I bought the Lyle & Louise: The Jagged Edge Glass Fragment Identification Kit a few years ago and never got around to using it, so today we finally used it. The Lyle & Louise forensic science kits all center on one murder mystery and each kit has students process one piece of evidence, in the this case we looked at the index of refraction of glass fragments to see if the broken headlight of a truck matched glass found at the scene of a car accident. Previously, I’ve used the Lyle & Louise Bad Impression Bite Marks Analysis Kit, where students made bite mark impressions of their own teeth and learned what to measure and look for in comparing bite marks. You can see my previous blog post on using the bite mark kit here. These kits are interesting but you can’t solve the crime by just doing one or two of them so you don’t get a very satisfying conclusion at the end of the day. They’re also kind of pricey for a homeschool class, running over $100 each, a few are even over $200. They do have a small class edition now that includes a bunch of the kits but only for 1 to 6 students, if I hadn’t already bought the other kits I probably would have gone for that one. If you have a high school student seriously interested in forensic science it would make a nice lab to go along with a semester long class perhaps.

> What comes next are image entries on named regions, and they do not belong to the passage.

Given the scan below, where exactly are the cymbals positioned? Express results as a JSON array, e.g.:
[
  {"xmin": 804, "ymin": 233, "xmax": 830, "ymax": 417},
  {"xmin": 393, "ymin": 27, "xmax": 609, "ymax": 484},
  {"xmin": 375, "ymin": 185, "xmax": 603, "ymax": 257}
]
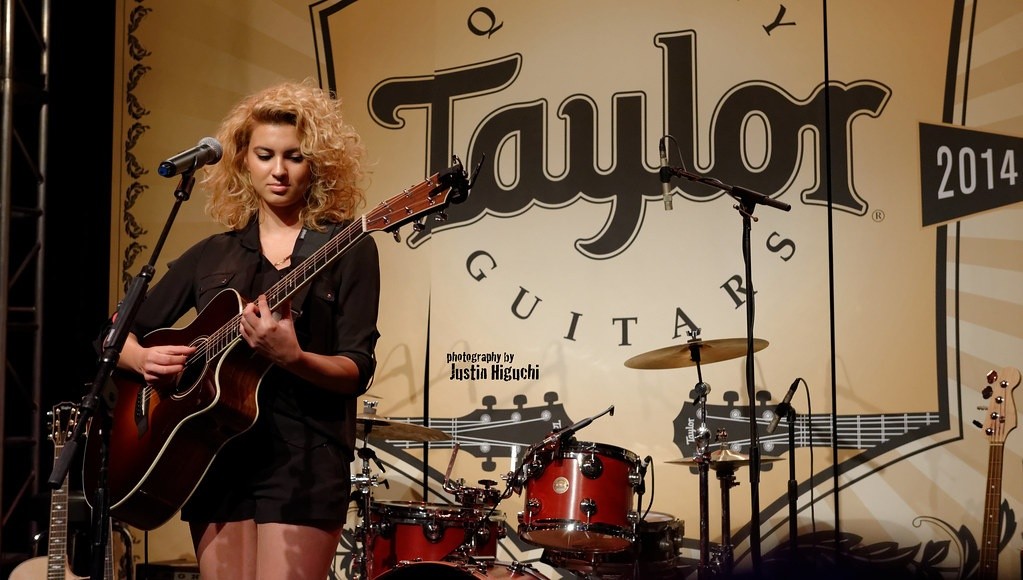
[
  {"xmin": 662, "ymin": 448, "xmax": 788, "ymax": 467},
  {"xmin": 355, "ymin": 411, "xmax": 453, "ymax": 445},
  {"xmin": 623, "ymin": 337, "xmax": 770, "ymax": 371}
]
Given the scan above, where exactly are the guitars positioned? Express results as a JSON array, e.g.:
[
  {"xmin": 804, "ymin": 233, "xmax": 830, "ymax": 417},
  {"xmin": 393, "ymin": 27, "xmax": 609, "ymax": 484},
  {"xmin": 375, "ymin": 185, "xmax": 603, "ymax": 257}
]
[
  {"xmin": 972, "ymin": 366, "xmax": 1022, "ymax": 580},
  {"xmin": 7, "ymin": 400, "xmax": 92, "ymax": 580},
  {"xmin": 103, "ymin": 516, "xmax": 115, "ymax": 580},
  {"xmin": 81, "ymin": 152, "xmax": 486, "ymax": 532}
]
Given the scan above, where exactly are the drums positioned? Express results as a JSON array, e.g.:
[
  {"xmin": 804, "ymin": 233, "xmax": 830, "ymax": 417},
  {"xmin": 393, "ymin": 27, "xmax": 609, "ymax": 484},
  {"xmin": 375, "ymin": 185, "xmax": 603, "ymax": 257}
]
[
  {"xmin": 370, "ymin": 556, "xmax": 553, "ymax": 580},
  {"xmin": 516, "ymin": 439, "xmax": 641, "ymax": 555},
  {"xmin": 539, "ymin": 508, "xmax": 685, "ymax": 579},
  {"xmin": 364, "ymin": 498, "xmax": 507, "ymax": 580}
]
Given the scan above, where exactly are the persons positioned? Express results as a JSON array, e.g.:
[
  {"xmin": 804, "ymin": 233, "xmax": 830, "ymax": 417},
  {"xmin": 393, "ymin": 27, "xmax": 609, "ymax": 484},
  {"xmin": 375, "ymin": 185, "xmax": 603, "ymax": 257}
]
[{"xmin": 94, "ymin": 72, "xmax": 380, "ymax": 580}]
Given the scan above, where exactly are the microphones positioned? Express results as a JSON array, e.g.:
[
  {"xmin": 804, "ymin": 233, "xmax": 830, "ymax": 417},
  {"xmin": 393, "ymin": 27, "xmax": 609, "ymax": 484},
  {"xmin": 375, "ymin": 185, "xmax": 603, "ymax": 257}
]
[
  {"xmin": 766, "ymin": 378, "xmax": 800, "ymax": 434},
  {"xmin": 633, "ymin": 457, "xmax": 652, "ymax": 493},
  {"xmin": 610, "ymin": 404, "xmax": 614, "ymax": 415},
  {"xmin": 659, "ymin": 138, "xmax": 673, "ymax": 211},
  {"xmin": 158, "ymin": 137, "xmax": 223, "ymax": 178}
]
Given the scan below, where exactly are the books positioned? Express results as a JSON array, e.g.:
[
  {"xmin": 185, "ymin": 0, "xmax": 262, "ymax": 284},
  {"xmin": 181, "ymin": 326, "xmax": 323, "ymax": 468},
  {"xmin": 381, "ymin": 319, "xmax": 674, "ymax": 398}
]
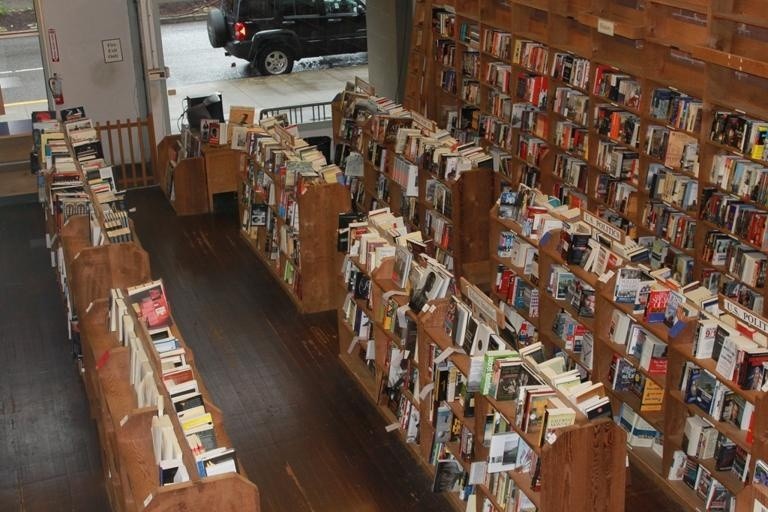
[
  {"xmin": 107, "ymin": 279, "xmax": 236, "ymax": 487},
  {"xmin": 337, "ymin": 206, "xmax": 614, "ymax": 512},
  {"xmin": 490, "ymin": 183, "xmax": 765, "ymax": 512},
  {"xmin": 162, "ymin": 116, "xmax": 230, "ymax": 204},
  {"xmin": 331, "ymin": 75, "xmax": 495, "ymax": 272},
  {"xmin": 228, "ymin": 105, "xmax": 345, "ymax": 300},
  {"xmin": 45, "ymin": 232, "xmax": 85, "ymax": 361},
  {"xmin": 31, "ymin": 106, "xmax": 136, "ymax": 246},
  {"xmin": 430, "ymin": 7, "xmax": 557, "ymax": 188},
  {"xmin": 551, "ymin": 51, "xmax": 765, "ymax": 317},
  {"xmin": 236, "ymin": 1, "xmax": 765, "ymax": 512}
]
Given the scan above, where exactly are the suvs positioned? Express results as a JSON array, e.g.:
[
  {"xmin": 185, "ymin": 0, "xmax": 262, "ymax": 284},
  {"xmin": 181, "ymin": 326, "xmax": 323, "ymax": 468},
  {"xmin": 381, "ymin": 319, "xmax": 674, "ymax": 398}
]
[{"xmin": 205, "ymin": 0, "xmax": 367, "ymax": 79}]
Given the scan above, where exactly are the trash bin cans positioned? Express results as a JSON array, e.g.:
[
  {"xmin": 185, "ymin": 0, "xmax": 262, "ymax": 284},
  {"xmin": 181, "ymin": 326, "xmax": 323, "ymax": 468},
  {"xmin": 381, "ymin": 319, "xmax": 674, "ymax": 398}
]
[{"xmin": 303, "ymin": 136, "xmax": 331, "ymax": 165}]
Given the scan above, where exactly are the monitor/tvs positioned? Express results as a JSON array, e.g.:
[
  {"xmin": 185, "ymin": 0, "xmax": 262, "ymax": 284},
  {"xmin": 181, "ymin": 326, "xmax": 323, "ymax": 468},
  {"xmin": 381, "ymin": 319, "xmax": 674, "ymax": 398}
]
[{"xmin": 187, "ymin": 94, "xmax": 224, "ymax": 130}]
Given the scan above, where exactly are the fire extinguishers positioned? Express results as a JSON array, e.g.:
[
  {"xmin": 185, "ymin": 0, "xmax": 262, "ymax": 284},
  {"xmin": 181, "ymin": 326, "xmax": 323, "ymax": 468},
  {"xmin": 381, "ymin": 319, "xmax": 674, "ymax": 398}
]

For the glass fragment identification lab, students had to place a bit of pulverized glass on a microscope slide and then a few drops of liquid and a cover slide. The glass samples come in the kit already pulverindeized and labeled (bottle glass, headlight glass, etc). The kit also comes with three different liquids with different refractive indexes, 1.45, 1.47, 1.49. By looking at the glass fragments in these different liquids you can tell if the index of refraction of the glass is greater than or less than the index of refraction of the liquid. The way you identify if its greater or less than the liquid’s index of refraction is by observing the Becke line – a thin white halo around the glass fragment and how it moves as you change the focus of the microscope. Here’s a video that shows what it looks like.
I actually did all 4 glass fragments in all 3 liquids provided by the kit the day before class and didn’t see much difference in any of the results so I looked up the index of refraction for common household liquids to see if we could do a few more liquids to pin point the index of refraction a bit better. I discovered that a number of essential oils, such as clove, cedarwood and cinnamon all have indices over 1.50 so I asked students to bring in any oils on the list that they might have. This allowed students to find a liquid where the Becke line moved away from the glass and gave them an upper limit on the index of refraction. Because we only had two microscopes for 9 kids, I split the students into 4 groups and gave each group one of the glass samples. They shared their data at the end of class. We never would have finished if every group had to do all four glasses and 3-4 liquids. You will need to have a microscope for this kit, you can read about our microscope here. This kit was pricey but I still have plenty of materials to use it over and over again since its designed for a larger class. Even though we may not have solved the mystery, I think these kits are nice because they show how science is used in the real world in a way we don’t usually think about.